Issue #67 – Unsupervised Adaptation of Neural MT with Iterative Back-Translation
Author: Dr. Patrik Lambert, Machine Translation Scientist @ Iconic
The most popular domain adaptation approach, when some in-domain data are available, is to fine-tune the training of the generic model with the in-domain corpus. When no parallel in-domain data are available, the most popular approach is back-translation, which consists of translating monolingual target in-domain data into the source language and use it as training corpus. In this post we have a look at a refinement of back-translation, inspired from the advances in unsupervised neural MT, which yields large BLEU score improvements.

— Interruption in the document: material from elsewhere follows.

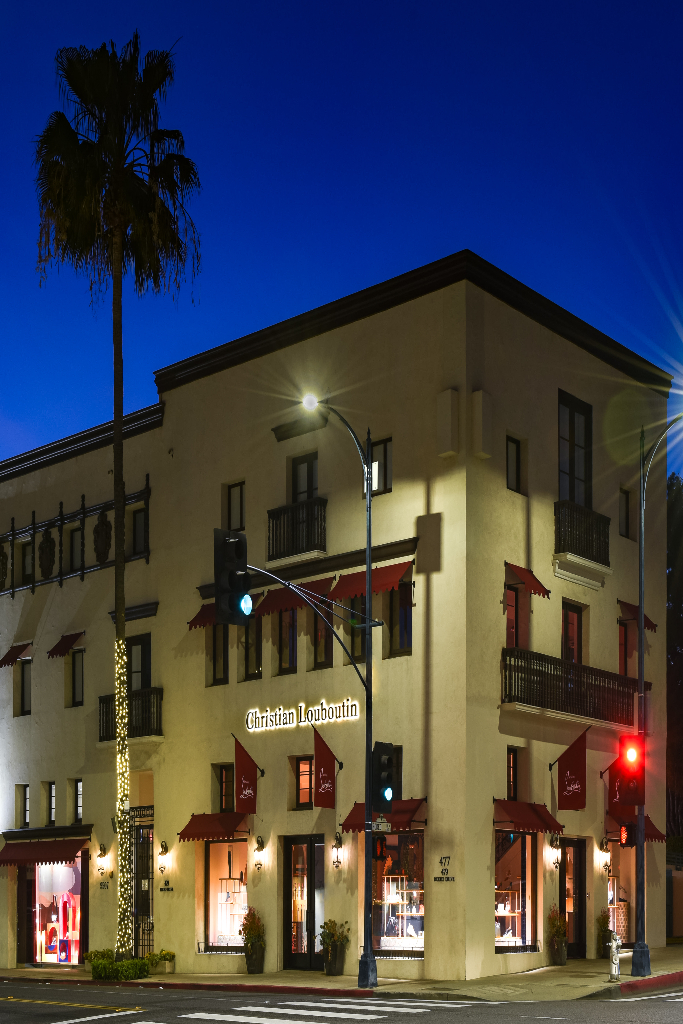 christian louboutin store, rodeo drive, los angeles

Adaptation with Iterative Back-Translation
The method is presented in a paper by Jin et al. (2020). It assumes access to an out-of-domain parallel training corpus and in-domain monolingual data (in both the source and the target languages). In this approach the training optimises three objectives:
- Source and target bidirectional language models. In these language models, masked words are predicted given the whole context surrounding them.
- Source-to-target and target-to-source unsupervised translation models. Source monolingual sentences are translated by the current source-to-target model. Similarly, target monolingual sentences are translated by the current target-to-source model. The objective is to minimise the training loss of these models with these synthetic data.
- A supervised neural MT model, trained with out-of-domain data.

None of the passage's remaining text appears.